Необходимо всегда различать метафизику как тонкий уровень бытия и интерпретацию этого уровня. Интерпретация далеко не всегда устойчива во времени – она бывает обусловлена культурным контекстом, характерным для той или иной стадии социального становления.
До появления письменности метафизическая интерпретация всегда была актуальной, но достаточно ограниченной в содержательном плане, поскольку ее из поколения в поколение поддерживали носители устной традиции. Все, что нельзя было запомнить или непосредственно воспринять, с каждым новым поколением забывалось и отсеивалось.
С появлением письменности частично снялась острая необходимость в интенсивном воспроизведении и запоминании традиции. Как следствие, сложились условия для разработки более широкого спектра метафизических вопросов. Вместе с тем, естественный механизм обновления традиции посредством живой социальной памяти оказался утрачен.

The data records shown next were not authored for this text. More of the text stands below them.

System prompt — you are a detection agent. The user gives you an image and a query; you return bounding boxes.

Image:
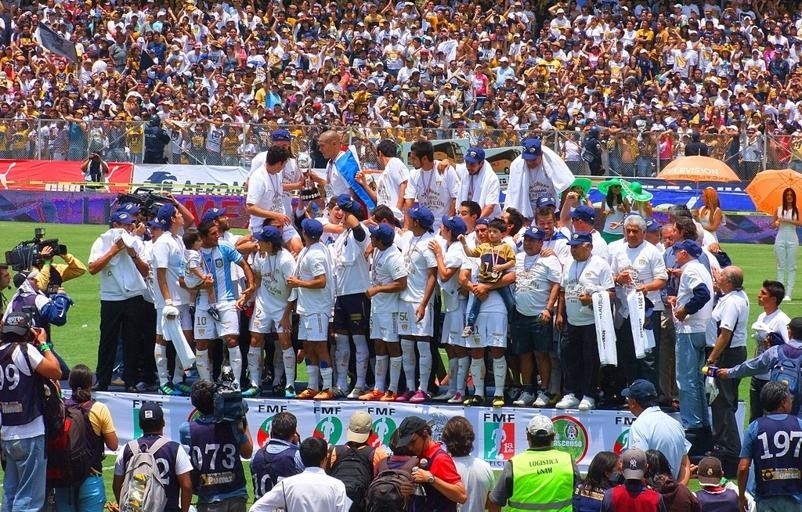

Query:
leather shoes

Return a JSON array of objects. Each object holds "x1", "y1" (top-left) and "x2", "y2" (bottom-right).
[
  {"x1": 599, "y1": 394, "x2": 624, "y2": 406},
  {"x1": 684, "y1": 424, "x2": 711, "y2": 433},
  {"x1": 157, "y1": 382, "x2": 193, "y2": 396},
  {"x1": 127, "y1": 381, "x2": 157, "y2": 392},
  {"x1": 705, "y1": 446, "x2": 721, "y2": 456},
  {"x1": 110, "y1": 378, "x2": 125, "y2": 385},
  {"x1": 91, "y1": 382, "x2": 108, "y2": 390},
  {"x1": 272, "y1": 384, "x2": 351, "y2": 399},
  {"x1": 432, "y1": 389, "x2": 505, "y2": 407},
  {"x1": 506, "y1": 386, "x2": 597, "y2": 410},
  {"x1": 347, "y1": 386, "x2": 431, "y2": 403}
]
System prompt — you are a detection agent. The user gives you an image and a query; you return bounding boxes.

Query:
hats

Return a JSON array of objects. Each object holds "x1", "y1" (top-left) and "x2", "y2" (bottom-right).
[
  {"x1": 622, "y1": 450, "x2": 646, "y2": 480},
  {"x1": 346, "y1": 411, "x2": 373, "y2": 443},
  {"x1": 3, "y1": 312, "x2": 31, "y2": 336},
  {"x1": 697, "y1": 458, "x2": 722, "y2": 486},
  {"x1": 621, "y1": 379, "x2": 658, "y2": 398},
  {"x1": 787, "y1": 317, "x2": 802, "y2": 332},
  {"x1": 138, "y1": 402, "x2": 162, "y2": 427},
  {"x1": 397, "y1": 417, "x2": 427, "y2": 448},
  {"x1": 528, "y1": 416, "x2": 554, "y2": 435},
  {"x1": 337, "y1": 194, "x2": 361, "y2": 211},
  {"x1": 462, "y1": 147, "x2": 485, "y2": 163},
  {"x1": 409, "y1": 208, "x2": 491, "y2": 235},
  {"x1": 523, "y1": 197, "x2": 597, "y2": 246},
  {"x1": 13, "y1": 272, "x2": 37, "y2": 288},
  {"x1": 109, "y1": 203, "x2": 174, "y2": 231},
  {"x1": 560, "y1": 179, "x2": 653, "y2": 202},
  {"x1": 523, "y1": 138, "x2": 540, "y2": 162},
  {"x1": 369, "y1": 224, "x2": 394, "y2": 243},
  {"x1": 676, "y1": 240, "x2": 702, "y2": 257},
  {"x1": 301, "y1": 218, "x2": 324, "y2": 239},
  {"x1": 254, "y1": 226, "x2": 282, "y2": 243},
  {"x1": 197, "y1": 207, "x2": 224, "y2": 232}
]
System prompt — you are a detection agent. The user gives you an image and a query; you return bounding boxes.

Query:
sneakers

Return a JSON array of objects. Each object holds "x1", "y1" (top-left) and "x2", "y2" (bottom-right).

Придать актуальность традиции первоначально стремилась догматика, которая фиксировала и акцентировала самые существенные моменты. Без исторического пересмотра догматика постепенно выродилась и стала уязвимой для ереси, преследование которой еще более усугубило ситуацию. Место ереси в эпоху просвещения занял рационализм, которому традиция из-за собственной ригидности не смогла ничего противопоставить.
Вследствие того, что догмат не подлежал пересмотру и обновлению, традиция оказалась антагонистом рациональности. Это поставило метафизику в сложное положение, поскольку традиция деградировала как ее носитель, а рационализм в тот период находился в зачаточном состоянии и не поднимался до ее высот.
Вследствие того, что многочисленные письменные источники эпохи средневековья интерпретировали метафизику в традиционном контексте, многие интеллектуалы Просвещения и Нового времени не рассматривали ее как нечто самостоятельное. Как следствие, их критика традиции самопроизвольно переносилась на метафизику.
Результатом этого стало появление множества спекуляций, в которых метафизика рассматривалась как оторванная от действительности совокупность заблуждений. В содержательном плане все эти спекуляции относились к деградировавшей к тому времени традиции, а вовсе не к метафизике как к более тонкому измерению бытия.
Предлагаемая традицией интерпретация – это один из ограниченных способов описания этого уровня, но не он сам. Подлинная метафизика коренится не в интерпретации, а в бытии, поэтому она никогда не теряет актуальность. Когда интерпретация вырождается и перестает соответствовать бытию, метафизика также перестает ей соответствовать.
Поскольку метафизика способна быть трансцендентна собственной интерпретации, ее содержание и статус подлежит пересмотру всякий раз, когда в этом возникает необходимость. В этом плане метафизика – скорее живая субстанция, нежели абстрактная категория ума, которая способна существовать без обновления.
С эпохи Просвещения и вплоть до современности различные философы противопоставляли метафизику историзму, эмпиризму, рационализму, критицизму, позитивизму, материализму и атеизму.
Если все это не пересматривать, то метафизика перестает быть «тем, что идет после физики», и превращается в ограниченную совокупность устаревших взглядов, которые в современном контексте граничат с обскурантизмом. Некоторые современники поспешили отталкиваться от этого и изобретать всякие «постметафизики», однако ничего кроме иронического отношения это не заслуживает.
Поскольку метафизика – это, прежде всего, уровень бытия, имеет смысл говорить не о «преодолении метафизики», а об обновлении ее интерпретации – новой метафизике. А что, собственного, нового?
Новая метафизика не противостоит историзму, потому что история придает индивиду масштаб и объем. Историзм лежит в основе западной саморефлексии, благодаря которой жизнь обретает внутренние черты и раскрывается во всей ее изменчивости и сложности. Обостренное чувство истории – устойчивая характеристика фаустовской души.
Новая метафизика не противостоит эмпиризму, поскольку опыт материи сам по себе метафизичен – на внутреннем уровне в нем отражается мир. Без эмпирической основы метафизическая восприимчивость сужается до абстрактного понимания.
Новая метафизика не противостоит рационализму, поскольку в своем современном виде он раскрывается через классическую, неклассическую и постнеклассическую рациональность, которая вполне адаптивна к метафизическому плану.